Pope salutes Cuba's `courageous' Catholics
Addressing diplomats assigned to the Vatican, John Paul also called for ``serious reflection on the morality of the economic and financial markets'' in current turmoil in Asia.
While weighted toward the world's trouble spots, the pontiff's New Year's review was not uniformly bleak. He praised initiatives for dialogue on Northern Ireland and the two Koreas and the ``more or less relative peace'' holding in Bosnia-Herzegovina.
Eleven days before he is to set out for Havana, John Paul said he hoped the first papal visit to the Communist-ruled island ``will give me an opportunity to strengthen not only the courageous Catholics of that country but also all their fellow citizens in their efforts to achieve a homeland ever more just and united.''
The pope also turned his thoughts to another Communist country, China, saying he hopes for ``the establishment of more friendly relations with the Holy See'' to help his flock there.

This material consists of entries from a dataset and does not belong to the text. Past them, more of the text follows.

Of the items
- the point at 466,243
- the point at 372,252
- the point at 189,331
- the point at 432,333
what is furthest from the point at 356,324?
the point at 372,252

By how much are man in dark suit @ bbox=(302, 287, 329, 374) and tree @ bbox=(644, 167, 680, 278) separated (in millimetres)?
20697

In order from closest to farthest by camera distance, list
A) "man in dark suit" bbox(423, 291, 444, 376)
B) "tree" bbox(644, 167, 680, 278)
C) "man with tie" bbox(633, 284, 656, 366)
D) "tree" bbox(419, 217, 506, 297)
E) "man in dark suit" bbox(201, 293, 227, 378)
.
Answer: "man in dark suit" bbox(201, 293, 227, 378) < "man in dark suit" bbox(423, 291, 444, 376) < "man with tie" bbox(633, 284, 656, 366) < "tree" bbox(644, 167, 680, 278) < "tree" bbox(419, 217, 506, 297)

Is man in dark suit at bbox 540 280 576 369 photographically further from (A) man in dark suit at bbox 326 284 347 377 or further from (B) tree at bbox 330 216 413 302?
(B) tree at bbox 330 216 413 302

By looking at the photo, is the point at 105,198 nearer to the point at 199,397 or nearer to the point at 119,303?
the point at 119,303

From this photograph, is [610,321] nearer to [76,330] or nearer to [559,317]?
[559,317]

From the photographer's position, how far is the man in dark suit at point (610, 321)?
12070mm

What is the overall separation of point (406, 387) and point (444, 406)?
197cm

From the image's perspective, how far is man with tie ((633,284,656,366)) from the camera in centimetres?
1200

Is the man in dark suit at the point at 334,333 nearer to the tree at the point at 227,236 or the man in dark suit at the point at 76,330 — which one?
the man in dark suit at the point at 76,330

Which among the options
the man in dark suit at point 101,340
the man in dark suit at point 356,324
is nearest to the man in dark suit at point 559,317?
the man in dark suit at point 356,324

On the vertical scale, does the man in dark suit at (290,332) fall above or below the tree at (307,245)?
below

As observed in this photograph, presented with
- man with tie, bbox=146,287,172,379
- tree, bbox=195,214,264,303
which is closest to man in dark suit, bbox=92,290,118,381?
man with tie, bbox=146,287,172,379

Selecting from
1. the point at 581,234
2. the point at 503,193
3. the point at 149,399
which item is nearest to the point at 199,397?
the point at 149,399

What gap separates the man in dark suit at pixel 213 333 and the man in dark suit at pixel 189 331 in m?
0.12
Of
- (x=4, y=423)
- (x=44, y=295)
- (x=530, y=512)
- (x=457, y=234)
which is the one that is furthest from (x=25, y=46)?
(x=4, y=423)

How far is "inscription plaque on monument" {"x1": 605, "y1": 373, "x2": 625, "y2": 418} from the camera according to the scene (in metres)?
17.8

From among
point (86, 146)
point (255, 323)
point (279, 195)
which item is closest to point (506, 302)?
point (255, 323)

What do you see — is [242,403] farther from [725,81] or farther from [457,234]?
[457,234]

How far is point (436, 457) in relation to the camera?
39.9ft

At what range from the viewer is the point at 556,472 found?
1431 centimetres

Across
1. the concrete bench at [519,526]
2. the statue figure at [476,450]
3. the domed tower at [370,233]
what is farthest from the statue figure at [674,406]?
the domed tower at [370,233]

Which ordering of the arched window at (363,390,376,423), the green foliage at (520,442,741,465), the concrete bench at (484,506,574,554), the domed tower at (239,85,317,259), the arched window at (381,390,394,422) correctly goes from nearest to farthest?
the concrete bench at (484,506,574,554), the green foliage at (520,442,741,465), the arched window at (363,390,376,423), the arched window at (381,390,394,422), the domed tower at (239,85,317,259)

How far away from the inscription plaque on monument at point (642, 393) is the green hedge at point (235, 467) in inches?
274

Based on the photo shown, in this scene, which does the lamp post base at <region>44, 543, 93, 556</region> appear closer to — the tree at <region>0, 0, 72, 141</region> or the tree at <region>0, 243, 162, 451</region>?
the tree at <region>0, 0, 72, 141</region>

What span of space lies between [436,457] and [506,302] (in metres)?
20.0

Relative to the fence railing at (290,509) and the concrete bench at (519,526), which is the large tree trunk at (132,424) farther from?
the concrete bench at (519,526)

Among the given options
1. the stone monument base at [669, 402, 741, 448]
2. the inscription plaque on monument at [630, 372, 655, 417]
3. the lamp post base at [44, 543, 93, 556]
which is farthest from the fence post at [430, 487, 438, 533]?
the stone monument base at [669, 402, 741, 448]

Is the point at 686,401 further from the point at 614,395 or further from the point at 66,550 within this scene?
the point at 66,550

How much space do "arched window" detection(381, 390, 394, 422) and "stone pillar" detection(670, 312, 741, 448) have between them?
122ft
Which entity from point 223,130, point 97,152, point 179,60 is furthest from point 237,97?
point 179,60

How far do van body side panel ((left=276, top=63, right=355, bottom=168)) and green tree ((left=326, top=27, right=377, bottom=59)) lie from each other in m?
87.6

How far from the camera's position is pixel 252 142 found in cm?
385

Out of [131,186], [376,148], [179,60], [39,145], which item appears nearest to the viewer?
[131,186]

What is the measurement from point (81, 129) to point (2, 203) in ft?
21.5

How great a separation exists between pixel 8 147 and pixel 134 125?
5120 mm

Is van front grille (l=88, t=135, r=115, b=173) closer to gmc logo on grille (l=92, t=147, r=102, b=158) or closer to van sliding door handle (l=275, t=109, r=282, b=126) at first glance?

Two Catholic Churches exist in China: one sanctioned by the government that forswears allegiance to Rome and another whose followers remain loyal to the pope and whose clergy are occasionally jailed for their defiance.
First on John Paul's list of ``crisis spots'' was Algeria, ``a whole country held hostage to an inhuman violence that no political cause, far less a religious motivation, could legitimate.''
``I insist on repeating clearly to all, once again, that no one may kill in God's name,'' John Paul said.
John Paul reiterated his strong calls against embargoes as weapons, recalling ``our brothers and sisters in Iraq, living under a pitiless embargo.''
``The weak and the innocent cannot pay for mistakes for which they are not responsible,'' the pope said of the U.N. sanctions, which the Security Council imposed after Iraq invaded Kuwait in 1990.